## [Yapılacak görev]
Aşağıdaki satırlarda "What is the extent" ifadesini içeren satırdan en sona kadar her şeyi, iki uç dahil, hiç değiştirmeden kopyalayın.

## [Verilen satırlar]
....................

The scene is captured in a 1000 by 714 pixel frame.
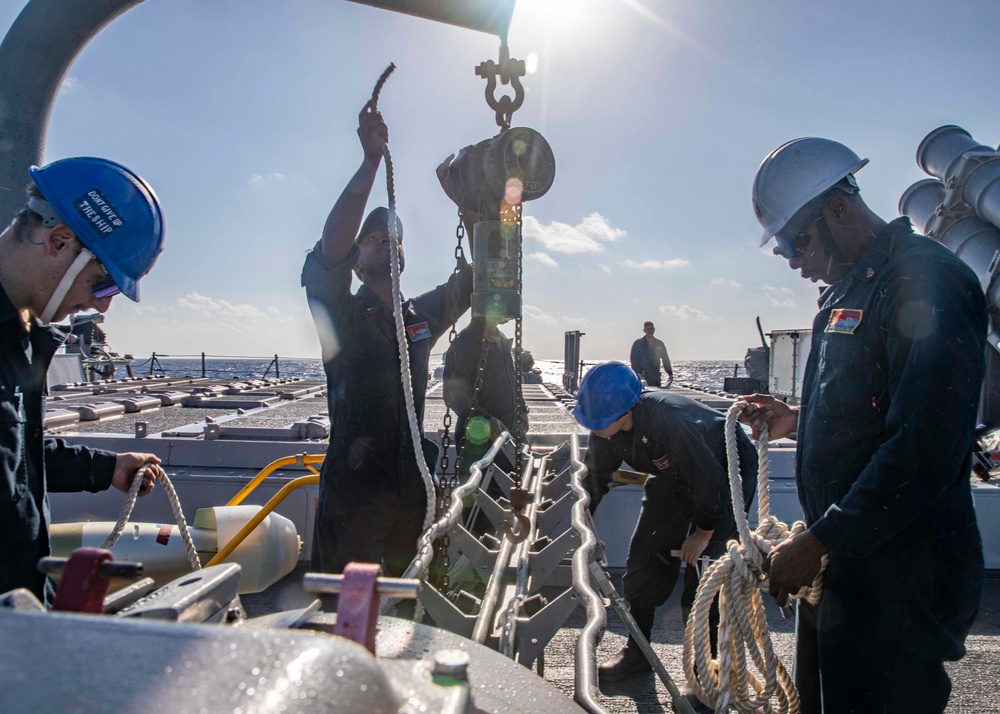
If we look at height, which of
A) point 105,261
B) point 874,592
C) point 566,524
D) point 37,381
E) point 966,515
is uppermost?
point 105,261

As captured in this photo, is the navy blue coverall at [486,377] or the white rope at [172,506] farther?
the navy blue coverall at [486,377]

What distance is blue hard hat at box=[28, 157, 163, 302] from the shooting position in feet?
5.63

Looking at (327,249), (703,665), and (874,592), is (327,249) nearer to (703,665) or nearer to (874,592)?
(703,665)

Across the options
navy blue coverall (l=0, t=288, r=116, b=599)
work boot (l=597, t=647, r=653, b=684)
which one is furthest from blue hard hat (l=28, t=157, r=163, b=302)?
work boot (l=597, t=647, r=653, b=684)

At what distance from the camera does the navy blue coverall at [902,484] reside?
5.66ft

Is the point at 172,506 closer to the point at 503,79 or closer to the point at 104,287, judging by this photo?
the point at 104,287

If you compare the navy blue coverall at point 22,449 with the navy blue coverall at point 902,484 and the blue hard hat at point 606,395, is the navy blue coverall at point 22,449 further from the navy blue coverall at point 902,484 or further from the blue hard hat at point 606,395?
the blue hard hat at point 606,395

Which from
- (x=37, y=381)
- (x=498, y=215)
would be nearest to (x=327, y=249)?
(x=498, y=215)

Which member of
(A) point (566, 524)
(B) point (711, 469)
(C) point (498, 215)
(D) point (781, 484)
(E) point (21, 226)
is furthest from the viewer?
(D) point (781, 484)

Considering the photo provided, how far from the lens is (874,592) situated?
184 centimetres

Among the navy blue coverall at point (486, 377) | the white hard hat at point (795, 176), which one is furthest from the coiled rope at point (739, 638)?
the navy blue coverall at point (486, 377)

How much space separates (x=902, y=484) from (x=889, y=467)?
5 centimetres

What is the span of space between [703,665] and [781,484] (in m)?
3.79

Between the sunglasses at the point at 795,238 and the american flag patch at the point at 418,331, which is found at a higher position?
the sunglasses at the point at 795,238
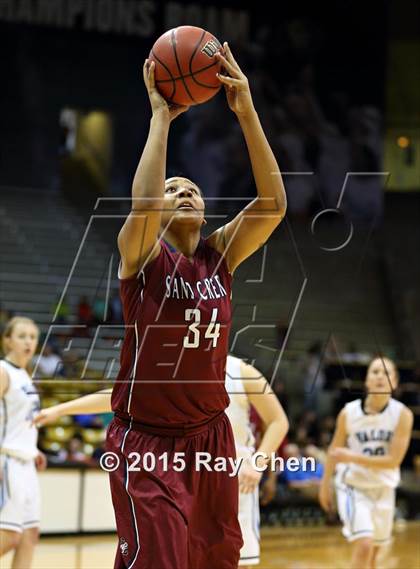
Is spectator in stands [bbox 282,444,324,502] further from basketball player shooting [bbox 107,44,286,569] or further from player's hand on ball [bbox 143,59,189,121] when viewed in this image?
player's hand on ball [bbox 143,59,189,121]

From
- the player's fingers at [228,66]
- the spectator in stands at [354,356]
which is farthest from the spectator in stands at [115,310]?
the player's fingers at [228,66]

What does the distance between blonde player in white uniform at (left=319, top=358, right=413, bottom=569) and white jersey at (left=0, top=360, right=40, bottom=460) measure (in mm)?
1937

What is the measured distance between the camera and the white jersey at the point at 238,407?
549 centimetres

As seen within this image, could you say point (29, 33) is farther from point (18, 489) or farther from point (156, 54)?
point (156, 54)

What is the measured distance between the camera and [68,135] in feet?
64.0

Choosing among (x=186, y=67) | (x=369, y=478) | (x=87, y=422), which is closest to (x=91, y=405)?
(x=186, y=67)

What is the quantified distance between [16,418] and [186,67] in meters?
3.26

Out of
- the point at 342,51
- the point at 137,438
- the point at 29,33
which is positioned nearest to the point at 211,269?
the point at 137,438

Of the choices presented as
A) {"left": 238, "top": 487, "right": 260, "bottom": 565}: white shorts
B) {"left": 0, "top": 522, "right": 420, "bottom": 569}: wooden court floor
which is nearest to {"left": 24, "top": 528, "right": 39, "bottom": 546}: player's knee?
{"left": 238, "top": 487, "right": 260, "bottom": 565}: white shorts

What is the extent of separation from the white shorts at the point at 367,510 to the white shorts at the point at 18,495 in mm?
2018

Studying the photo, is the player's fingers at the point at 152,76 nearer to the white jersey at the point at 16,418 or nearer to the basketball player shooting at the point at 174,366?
the basketball player shooting at the point at 174,366

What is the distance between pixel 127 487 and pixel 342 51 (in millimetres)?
18024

....................

## [Görev sonucu]
What is the extent of separation from the white shorts at the point at 367,510 to the white shorts at the point at 18,495 in mm?
2018

Studying the photo, is the player's fingers at the point at 152,76 nearer to the white jersey at the point at 16,418 or nearer to the basketball player shooting at the point at 174,366?
the basketball player shooting at the point at 174,366

What is the distance between pixel 127 487 and pixel 342 51 (in millimetres)?
18024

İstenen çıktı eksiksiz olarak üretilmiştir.